Unfortunately, this also seems to extend to Democrats, liberals, and other anti-racists who are constantly on the defense, desperately trying to prove that these deaths are unjust. As soon as the victim is accused of resisting arrest or smoking weed in college, well-intentioned people flood my social media feeds with videos and images of Black people doing absolutely nothing and still being targeted or killed by police as counter-narrative to a false narrative they seem to have accepted. They are searching for the perfect victim, the clear cut case that will finally convince the right and other assorted racists that we aren’t to blame for our deaths.
There’s a problem though. All that these good intentions achieve is to reinforce the idea that some Black people do deserve to be killed by police. And if they’re convinced that Black people are incapable of being victimized, what purpose does the search for the perfect victim serve—other than diverting our attention to the real victim and traumatizing the rest of us with endless loops of death?
In the Trump era, the denial of victimhood has been expanded to include anyone who fights to curb police violence. Despite the administration’s claim that they support peaceful protesters, all demonstrators continue to be depicted as anarchists, terrorists, thugs, and looters. When Kyle Rittenhouse, a white armed 17-year-old from Illinois, shot three protesters in Kenosha, Wisconsin, killing two, the president couldn’t even bring himself to denounce Rittenhouse or offer words of sympathy for those who were slain (who happened to be white). He did, however, offer words of regret for Aaron “Jay” Danielson, the far-right protester who was shot dead in Portland on Saturday.
The backdrop for all the violence unfolding in the country is the coronavirus. The highly contagious disease has sickened more than 6 million people making the United States the country with the worst outbreak in the world. The impact of the disease hasn’t been equitable. Black and Brown communities have suffered disproportionately from the infection and deaths, partly because those who live in these communities are more likely to suffer from underlying health conditions.
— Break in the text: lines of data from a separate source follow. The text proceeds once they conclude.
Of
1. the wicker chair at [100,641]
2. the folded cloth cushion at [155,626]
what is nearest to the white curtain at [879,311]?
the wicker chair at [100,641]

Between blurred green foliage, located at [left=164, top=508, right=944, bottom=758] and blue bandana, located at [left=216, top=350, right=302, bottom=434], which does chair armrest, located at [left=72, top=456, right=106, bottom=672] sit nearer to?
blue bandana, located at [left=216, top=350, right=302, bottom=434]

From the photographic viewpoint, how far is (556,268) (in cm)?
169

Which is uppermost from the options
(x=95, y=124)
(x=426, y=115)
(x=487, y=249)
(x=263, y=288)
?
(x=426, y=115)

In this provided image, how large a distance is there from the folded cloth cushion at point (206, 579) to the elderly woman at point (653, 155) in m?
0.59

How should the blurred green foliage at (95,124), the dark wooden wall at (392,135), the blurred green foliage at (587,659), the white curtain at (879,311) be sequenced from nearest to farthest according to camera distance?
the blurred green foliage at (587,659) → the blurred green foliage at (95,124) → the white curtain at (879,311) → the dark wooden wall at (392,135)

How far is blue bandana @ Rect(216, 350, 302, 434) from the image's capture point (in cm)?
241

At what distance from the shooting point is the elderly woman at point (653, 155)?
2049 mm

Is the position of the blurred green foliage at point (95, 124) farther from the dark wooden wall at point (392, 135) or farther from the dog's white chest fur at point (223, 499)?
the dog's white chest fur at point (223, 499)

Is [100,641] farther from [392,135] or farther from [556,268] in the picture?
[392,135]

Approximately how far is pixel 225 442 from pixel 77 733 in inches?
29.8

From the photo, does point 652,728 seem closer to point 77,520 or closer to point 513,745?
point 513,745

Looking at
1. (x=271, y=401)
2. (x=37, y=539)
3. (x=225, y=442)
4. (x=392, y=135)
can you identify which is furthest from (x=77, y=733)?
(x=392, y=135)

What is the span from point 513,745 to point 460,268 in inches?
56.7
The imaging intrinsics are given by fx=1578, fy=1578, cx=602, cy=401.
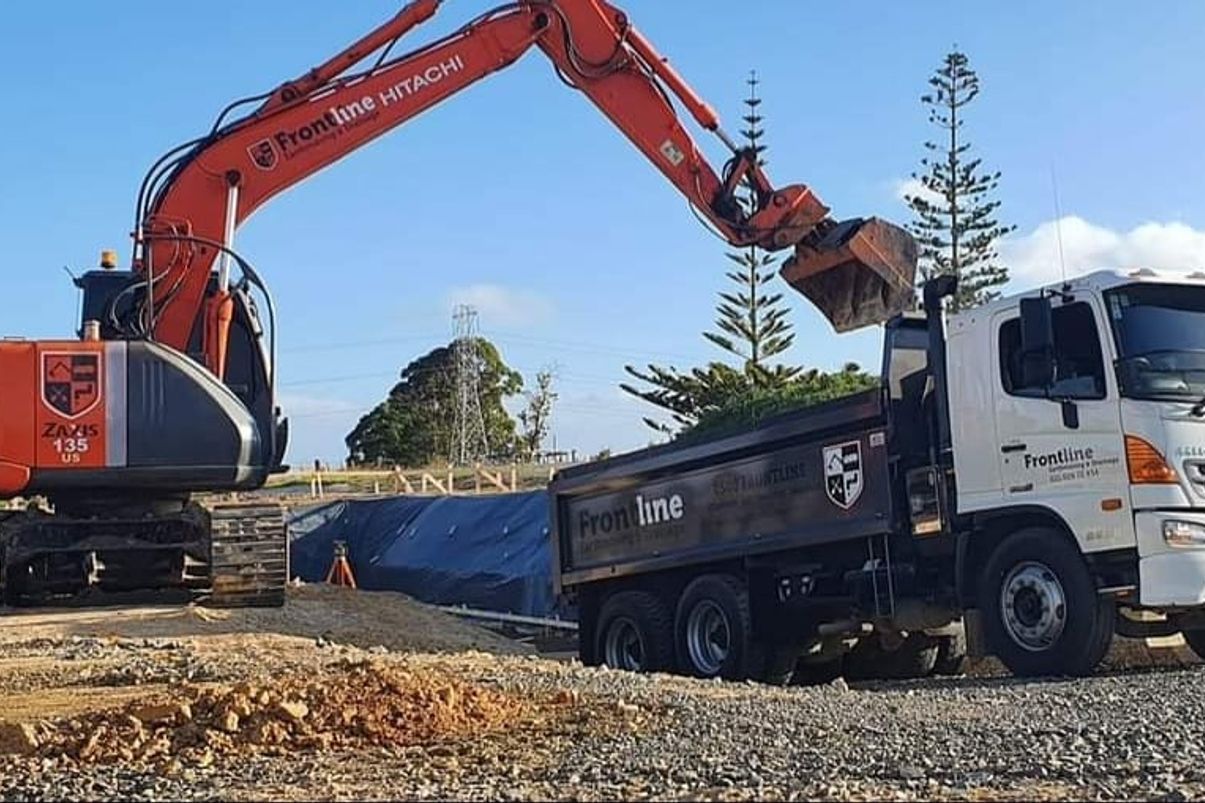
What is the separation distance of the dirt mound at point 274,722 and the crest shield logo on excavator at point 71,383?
6778 millimetres

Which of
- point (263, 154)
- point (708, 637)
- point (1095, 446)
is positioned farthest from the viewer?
point (263, 154)

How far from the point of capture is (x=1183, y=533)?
391 inches

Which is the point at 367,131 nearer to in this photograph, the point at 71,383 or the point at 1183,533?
the point at 71,383

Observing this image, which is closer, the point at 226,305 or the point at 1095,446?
the point at 1095,446

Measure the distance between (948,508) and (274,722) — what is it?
558 centimetres

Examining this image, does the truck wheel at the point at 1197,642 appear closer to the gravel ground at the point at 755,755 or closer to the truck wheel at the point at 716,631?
the gravel ground at the point at 755,755

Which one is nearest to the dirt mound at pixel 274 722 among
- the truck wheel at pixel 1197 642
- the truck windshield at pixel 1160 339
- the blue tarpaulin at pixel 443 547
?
the truck windshield at pixel 1160 339

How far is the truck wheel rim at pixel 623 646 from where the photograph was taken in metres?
13.9

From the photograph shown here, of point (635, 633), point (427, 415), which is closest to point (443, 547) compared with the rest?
point (635, 633)

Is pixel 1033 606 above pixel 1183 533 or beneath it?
beneath

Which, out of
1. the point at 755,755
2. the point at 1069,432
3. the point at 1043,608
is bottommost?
the point at 755,755

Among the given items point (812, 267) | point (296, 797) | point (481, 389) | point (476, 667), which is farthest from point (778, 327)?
point (296, 797)

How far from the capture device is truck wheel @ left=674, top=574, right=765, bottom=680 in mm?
12539

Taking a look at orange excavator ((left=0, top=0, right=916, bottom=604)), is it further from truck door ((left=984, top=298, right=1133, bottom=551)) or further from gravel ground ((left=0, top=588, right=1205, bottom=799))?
gravel ground ((left=0, top=588, right=1205, bottom=799))
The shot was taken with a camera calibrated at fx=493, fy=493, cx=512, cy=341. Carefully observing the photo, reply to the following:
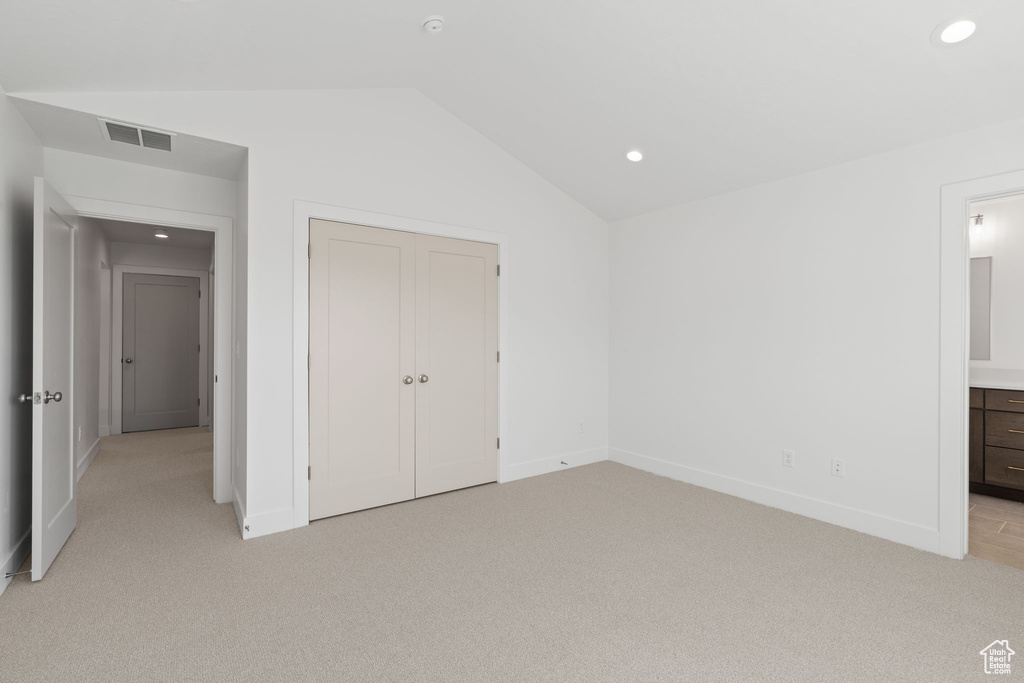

For months, conservatives and Republicans have been pushing the lie that only those with underlying health conditions can die from the virus, as if that explains the mortality rate instead of the utterly inept response of the administration to the crisis. Over the weekend, as the coronavirus death toll climbed past 180,000, Trump retweeted a false claim that only 9,000 people had died from the virus in the US, because researchers estimated that these were the only people who didn’t have any other underlying conditions. Those tens of thousands of other people with diabetes or high blood pressure or even high cholesterol were going to die anyway. In other words, like victims of police shootings, they basically had it coming.
Essentially blaming tens of thousands of COVID-19 victims for their own deaths helps Trump do the only thing he’s good at doing: not taking responsibility. If the death toll is dramatically lower, Trump doesn’t have to shoulder any blame for his disastrous handling of the pandemic. If Blake deserved to be shot seven times, and the vague possibility of fentanyl made it only reasonable for Floyd to have had his airways restricted until he died, then police violence against Black people isn’t endemic in this country. The wave of violence at protests over the last few weeks becomes Joe Biden’s fault. After all, if victims of police brutality and 183,000 from the coronavirus deserved to die, then Trump can blithely exempt himself of any responsibility at all. He can just sit back and watch it burn.